As tarefas de luta na esfera econômica
e em defesa dos interesses do povo
Nesta área, acreditamos que a principal
tarefa é combater a orientação liberal – a economia selvagem que o governo
existente quer impor e que idealmente corresponde ao seu carácter. É preciso
proteger a produção nacional e trabalhar para a reavivar, e também exigir o
desenvolvimento de políticas protecionistas a seu respeito. Isto irá protegê-lo
da concorrência estrangeira, o que o levará à ruína final. A prioridade neste
contexto é a proteção do setor público. Este é um fator fundamental nas
condições do nosso país, no qual se deve confiar na recuperação e
desenvolvimento da economia nacional e que é uma área importante para a criação
de empregos.
Devemos lutar para impedir a penetração
do capital estrangeiro nos elos fundamentais da nossa economia, pois essa
penetração transformará o nosso país num mercado ligado a interesses
estrangeiros, o que é um fator de enfraquecimento da soberania nacional. Dar prioridade
ao capital produtivo em todas as suas formas e desferir um golpe nas posições
da burguesia parasitária, e especialmente nos seus principais compradores –
condutores dos interesses do capital estrangeiro.

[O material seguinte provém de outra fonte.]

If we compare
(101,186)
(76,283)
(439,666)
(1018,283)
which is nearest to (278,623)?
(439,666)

Renascimento e desenvolvimento do setor
industrial nacional
O trabalho para restaurar a agricultura
e a segurança alimentar requer um apoio eficaz, com a manutenção de uma rede de
bancos estatais como fator chave para alcançar a estabilidade financeira e a
estabilidade da circulação monetária. É preciso garantir desenvolvimento e
exploração dos recursos naturais (que são muito ricos) através do esforço
nacional de forma a criar os recursos necessários à economia nacional; proteção
do setor artesanal com as suas tradições produtivas no nosso país; defender os
direitos das pessoas e combater a insana manipulação de preços que limita o já
baixo poder de compra da maioria das pessoas.

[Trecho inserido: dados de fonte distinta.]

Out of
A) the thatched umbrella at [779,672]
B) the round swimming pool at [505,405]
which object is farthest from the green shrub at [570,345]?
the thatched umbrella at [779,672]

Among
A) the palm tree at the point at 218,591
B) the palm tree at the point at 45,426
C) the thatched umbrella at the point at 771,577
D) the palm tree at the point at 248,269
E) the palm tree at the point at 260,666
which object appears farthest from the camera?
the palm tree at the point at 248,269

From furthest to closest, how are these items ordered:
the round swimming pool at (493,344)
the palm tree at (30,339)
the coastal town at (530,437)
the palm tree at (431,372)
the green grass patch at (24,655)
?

Opomo-nos resolutamente ao processo de
demissões em massa de trabalhadores do setor público e de agências
governamentais. Daí propomos restaurar os ganhos sociais que foram perdidos ao
longo dos anos (desde 2005), sendo mais importantes as leis laborais e de
segurança social justas, bem como cuidados de saúde públicos gratuitos e
educação democrática. Alcançar estes objetivos requer a formação de uma ampla
coligação baseada nas massas, que levará ao estabelecimento de um governo
nacional democrático.
Estas são as principais direções da
luta do nosso partido na fase atual. Estas tarefas exigem mobilização,
reposição das fileiras e expansão dos laços de massa do partido. As massas do
nosso povo estão acostumadas a ver no nosso partido integridade e honestidade a
serviço do povo. O nosso Partido Comunista Sírio passou por circunstâncias
difíceis ao longo da sua história, das quais saiu mais forte, o que confirmou e
enfatizou a justeza da nossa abordagem. E é exatamente assim que será nesta
fase.
Por maiores que sejam as dificuldades,
a bandeira do Marxismo sempre esteve e seguirá voando no céu da Síria!
Juntos, camaradas, para defender a
pátria e proteger os interesses do povo!
Viva o Povo Sírio Livre!
Viva o Partido Comunista Sírio!
EM TEMPO: A luta das camadas populares da Síria é extremamente difícil em um país que vive de guerra civil e de ingerência militar estrangeira e sionista.